HEDGE FUNDS
FUNDS TYPES & OFFERINGS: COMMODITIES/FUTURES FUNDS

Domestic commodity funds are exactly like domestic funds, with one major exception; As the name implies, commodities are traded in the fund, and for those of you interested in trading commodities and futures in your fund, you have an entirely new set of extensive regulations that you need to follow - those defined by the National Futures Association (NFA) and the Commodity Futures Trading Commission (CFTC).

As a general rule, if you make even a single trade in a futures or commodities contract, you need to be registered with the NFA/CFTC. There are exemptions from NFA/CFTC registration for:

small pools with less than $200,000 under management (if you do not take a fee for your management services);
pools that do not commit more than 10 percent of the fair market value of their assets to commodity trading positions; and
pools that only accept “Qualified Eligible Persons” (QEP) as investors. A QEP is similar to an accredited investor, but the hurdles are higher. For example, a QEP must have more than $200,000 in income for each of the past two years and own securities with a market value in excess of $1,000,000.

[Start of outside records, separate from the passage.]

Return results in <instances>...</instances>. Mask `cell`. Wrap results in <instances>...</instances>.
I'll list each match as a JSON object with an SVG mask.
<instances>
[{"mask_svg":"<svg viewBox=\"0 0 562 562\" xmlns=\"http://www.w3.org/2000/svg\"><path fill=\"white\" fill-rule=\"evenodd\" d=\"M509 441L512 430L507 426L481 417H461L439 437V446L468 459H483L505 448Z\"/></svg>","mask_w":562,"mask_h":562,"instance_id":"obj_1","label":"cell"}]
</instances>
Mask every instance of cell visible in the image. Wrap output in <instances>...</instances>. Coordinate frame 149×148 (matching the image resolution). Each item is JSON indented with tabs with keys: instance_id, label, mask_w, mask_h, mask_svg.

Each of these exemptions requires that you file your exemption request in advance with the NFA and the CFTC.

Much like a traditional domestic fund, you will probably want a Rule 506 filing under Regulation D of the Securities Act of 1933. A fund created under this filing allows you to accept up to 100 investors (but be careful if you have more than one fund – the investors from both funds get collapsed into one “bucket” used for counting the number of investors in your fund). A Rule 506 filing is unlimited as to the amount you can manage and accept from investors. In addition, under the National Securities Market Improvement Act (NSMIA) of 1996, your state filings are greatly simplified.

We find that a Rule 506 filing typically is your most effective and scalable choice. It is effective because there is a level of standardization associated with these filings, which allows your fees to be kept to a minimum and is scalable because with one filing, you can bring enough money under management to make your fund profitable to you. Of course, we can consider other filing options if those best serve your needs.

For a Rule 506 Filing, you must file a Form D with the SEC. This merely informs the SEC that an offering is underway. The SEC performs no review of your documents, and the SEC does not give you any “approval” of your offering documents. There is no fee for filing a Form D.

To maximize the efficiency, we combine the private placement memorandum document required by the Securities Act of 1933 with the disclosure document required by the NFA.

Under the Patriot Act, signed into law on Oct. 26, 2001, the Treasury Department is in the process of implementing several procedures to which all hedge funds must adhere. You will need to have an anti-money laundering compliance program, and you will need to submit a “notice” filing to the SEC.

Your SEC Form D, state Blue Sky and NFA filings will need to be updated periodically. The updates provide current information as to the total amount of sales you have made by state, as well as any other data the states and the NFA require (this varies by state).

There is a lot of data for you to process to get your fund set up properly. We make that as easy as possible for you by sending you a “terms sheet” that defines most of the sections in our standard documents. These terms change from fund to fund. Using this method allows us to minimize your fees while still providing you with a customized and fully reviewed (both by us and by our attorney) set of documents. The terms sheet includes the following information:

A short description of the data requested;
A sample from a composite of hedge funds that we have helped our clients form;
A discussion of various alternatives you can consider; and
A place for you to define how you want your fund set up.

We review this data and consult with you regarding your choices. We will discuss any issue we identify, answer any questions you might have, and develop the first drafts of your documents. As we refine your choices and finalize certain information, we generate additional drafts for your review.

GreenTrader is not a law firm, we work on your hedge fund development (business, registration, tax and accounting) and utilize outside independent attorneys (as your liaison).